Former FTX CEO Sam Bankman-Fried wrote a letter of apology to his former employees, saying he “deeply regrets” the collapse of the cryptocurrency exchange, which resulted in billions of dollars in losses for about a million creditors.

Excerpts: “I lost sight of the most important things in the turmoil of the company’s growth. I care deeply for all of you and you were my family and I’m so sorry,” SBF wrote in a letter obtained by CNBC.

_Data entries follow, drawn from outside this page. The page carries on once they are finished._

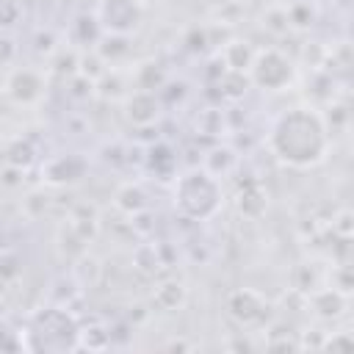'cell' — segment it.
<instances>
[{
	"label": "cell",
	"mask_w": 354,
	"mask_h": 354,
	"mask_svg": "<svg viewBox=\"0 0 354 354\" xmlns=\"http://www.w3.org/2000/svg\"><path fill=\"white\" fill-rule=\"evenodd\" d=\"M266 144L279 163L290 169H315L332 149V130L315 105H293L271 122Z\"/></svg>",
	"instance_id": "6da1fadb"
},
{
	"label": "cell",
	"mask_w": 354,
	"mask_h": 354,
	"mask_svg": "<svg viewBox=\"0 0 354 354\" xmlns=\"http://www.w3.org/2000/svg\"><path fill=\"white\" fill-rule=\"evenodd\" d=\"M171 199L174 207L191 218V221H210L224 202L221 194V183L216 174H210L205 166H194L185 169L183 174L174 177V188H171Z\"/></svg>",
	"instance_id": "7a4b0ae2"
},
{
	"label": "cell",
	"mask_w": 354,
	"mask_h": 354,
	"mask_svg": "<svg viewBox=\"0 0 354 354\" xmlns=\"http://www.w3.org/2000/svg\"><path fill=\"white\" fill-rule=\"evenodd\" d=\"M296 75H299L296 61L279 47L254 50V58L246 69V80L260 91H271V94L288 91L296 83Z\"/></svg>",
	"instance_id": "3957f363"
},
{
	"label": "cell",
	"mask_w": 354,
	"mask_h": 354,
	"mask_svg": "<svg viewBox=\"0 0 354 354\" xmlns=\"http://www.w3.org/2000/svg\"><path fill=\"white\" fill-rule=\"evenodd\" d=\"M0 91H3V97H6L11 105H17V108H36V105L44 102V97H47V75H44V69L14 64V66H8V72L3 75Z\"/></svg>",
	"instance_id": "277c9868"
},
{
	"label": "cell",
	"mask_w": 354,
	"mask_h": 354,
	"mask_svg": "<svg viewBox=\"0 0 354 354\" xmlns=\"http://www.w3.org/2000/svg\"><path fill=\"white\" fill-rule=\"evenodd\" d=\"M227 315L241 326V329H266L271 326V315H274V304L266 299V293L254 290V288H235L227 296Z\"/></svg>",
	"instance_id": "5b68a950"
},
{
	"label": "cell",
	"mask_w": 354,
	"mask_h": 354,
	"mask_svg": "<svg viewBox=\"0 0 354 354\" xmlns=\"http://www.w3.org/2000/svg\"><path fill=\"white\" fill-rule=\"evenodd\" d=\"M94 19L108 36H133L144 25V3L141 0H100Z\"/></svg>",
	"instance_id": "8992f818"
},
{
	"label": "cell",
	"mask_w": 354,
	"mask_h": 354,
	"mask_svg": "<svg viewBox=\"0 0 354 354\" xmlns=\"http://www.w3.org/2000/svg\"><path fill=\"white\" fill-rule=\"evenodd\" d=\"M122 108H124V119L133 124V127H152L158 119H160V97L158 91H149V88H130L127 97L122 100Z\"/></svg>",
	"instance_id": "52a82bcc"
},
{
	"label": "cell",
	"mask_w": 354,
	"mask_h": 354,
	"mask_svg": "<svg viewBox=\"0 0 354 354\" xmlns=\"http://www.w3.org/2000/svg\"><path fill=\"white\" fill-rule=\"evenodd\" d=\"M86 174V160L80 155H53L50 160L41 163V177L50 185H72L83 180Z\"/></svg>",
	"instance_id": "ba28073f"
},
{
	"label": "cell",
	"mask_w": 354,
	"mask_h": 354,
	"mask_svg": "<svg viewBox=\"0 0 354 354\" xmlns=\"http://www.w3.org/2000/svg\"><path fill=\"white\" fill-rule=\"evenodd\" d=\"M304 299H307V307L313 310V315L321 318V321H337V318L346 315V307H348V296L332 290L329 285L315 288V290L307 293Z\"/></svg>",
	"instance_id": "9c48e42d"
},
{
	"label": "cell",
	"mask_w": 354,
	"mask_h": 354,
	"mask_svg": "<svg viewBox=\"0 0 354 354\" xmlns=\"http://www.w3.org/2000/svg\"><path fill=\"white\" fill-rule=\"evenodd\" d=\"M235 205H238V213L246 216V218H260L268 207V194L260 183H246L238 196H235Z\"/></svg>",
	"instance_id": "30bf717a"
},
{
	"label": "cell",
	"mask_w": 354,
	"mask_h": 354,
	"mask_svg": "<svg viewBox=\"0 0 354 354\" xmlns=\"http://www.w3.org/2000/svg\"><path fill=\"white\" fill-rule=\"evenodd\" d=\"M113 205L124 213V216H141L147 207H149V199H147V191L141 188V183H124L116 188L113 194Z\"/></svg>",
	"instance_id": "8fae6325"
},
{
	"label": "cell",
	"mask_w": 354,
	"mask_h": 354,
	"mask_svg": "<svg viewBox=\"0 0 354 354\" xmlns=\"http://www.w3.org/2000/svg\"><path fill=\"white\" fill-rule=\"evenodd\" d=\"M254 58V47L246 39H232L221 47V64L227 66V72H241L246 75L249 64Z\"/></svg>",
	"instance_id": "7c38bea8"
},
{
	"label": "cell",
	"mask_w": 354,
	"mask_h": 354,
	"mask_svg": "<svg viewBox=\"0 0 354 354\" xmlns=\"http://www.w3.org/2000/svg\"><path fill=\"white\" fill-rule=\"evenodd\" d=\"M188 299V290L183 282L171 279V282H160L155 290H152V307H158L160 313H174L185 304Z\"/></svg>",
	"instance_id": "4fadbf2b"
},
{
	"label": "cell",
	"mask_w": 354,
	"mask_h": 354,
	"mask_svg": "<svg viewBox=\"0 0 354 354\" xmlns=\"http://www.w3.org/2000/svg\"><path fill=\"white\" fill-rule=\"evenodd\" d=\"M326 285H329L332 290L343 293V296H351V288H354V277H351V268H348L346 263H337V266H332V268H329V274H326Z\"/></svg>",
	"instance_id": "5bb4252c"
},
{
	"label": "cell",
	"mask_w": 354,
	"mask_h": 354,
	"mask_svg": "<svg viewBox=\"0 0 354 354\" xmlns=\"http://www.w3.org/2000/svg\"><path fill=\"white\" fill-rule=\"evenodd\" d=\"M351 218H354V216H351L348 207H340V210L332 216V224H329V227H332V232H335L340 241H348V238H351V232H354Z\"/></svg>",
	"instance_id": "9a60e30c"
},
{
	"label": "cell",
	"mask_w": 354,
	"mask_h": 354,
	"mask_svg": "<svg viewBox=\"0 0 354 354\" xmlns=\"http://www.w3.org/2000/svg\"><path fill=\"white\" fill-rule=\"evenodd\" d=\"M354 346V337H351V332H346V329H340V332H329L321 343H318V348H351Z\"/></svg>",
	"instance_id": "2e32d148"
},
{
	"label": "cell",
	"mask_w": 354,
	"mask_h": 354,
	"mask_svg": "<svg viewBox=\"0 0 354 354\" xmlns=\"http://www.w3.org/2000/svg\"><path fill=\"white\" fill-rule=\"evenodd\" d=\"M17 44L11 36H0V66H14L17 61Z\"/></svg>",
	"instance_id": "e0dca14e"
},
{
	"label": "cell",
	"mask_w": 354,
	"mask_h": 354,
	"mask_svg": "<svg viewBox=\"0 0 354 354\" xmlns=\"http://www.w3.org/2000/svg\"><path fill=\"white\" fill-rule=\"evenodd\" d=\"M6 293H8V279H6L3 274H0V301L6 299Z\"/></svg>",
	"instance_id": "ac0fdd59"
},
{
	"label": "cell",
	"mask_w": 354,
	"mask_h": 354,
	"mask_svg": "<svg viewBox=\"0 0 354 354\" xmlns=\"http://www.w3.org/2000/svg\"><path fill=\"white\" fill-rule=\"evenodd\" d=\"M202 3H205V6H227L230 0H202Z\"/></svg>",
	"instance_id": "d6986e66"
}]
</instances>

“Out of desperation, there was a strong coordinated pressure to declare bankruptcy of all FTX – even solvent organizations – and despite the claims of other jurisdictions,” he added.

“I was the CEO, and so it was my job to make sure everything was going right at FTX. I wish I had been more careful. I want to give you the best description of what happened – what I should have written in the way I understood better much earlier, ”he continued.

Click here to read the letter in full.

Also read | Global Regulators Target Crypto Platforms After FTX Crash

FTC likely to file lawsuit to block Microsoft’s Activision bid: report


The US Federal Trade Commission (FTC) is likely to file a lawsuit. antitrust lawsuit to block $69 billion of Microsoft Corp. Acquisition announcement for video game publisher Activision Blizzard Inc, Politico reported, citing sources familiar with the matter.

Yes, but: The report said litigation challenging the deal is not guaranteed and the four FTC commissioners have not yet voted on the complaint or met with the companies’ lawyers, adding that FTC officials reviewing the deal are skeptical of the companies’ arguments.

Microsoft announced a deal to buy Activision in January in what would be the largest deal in gaming history. He is betting on the acquisition to help him compete better with video game leaders Tencent and Sony.

Global check: The deal is also under scrutiny outside the US. Earlier this month, the EU launched a full-scale investigation. The EU Competition Commissioner said he would decide by March 23, 2023 whether to go through with the deal or block it. And in September, the UK competition authority said it would open a full-scale investigation.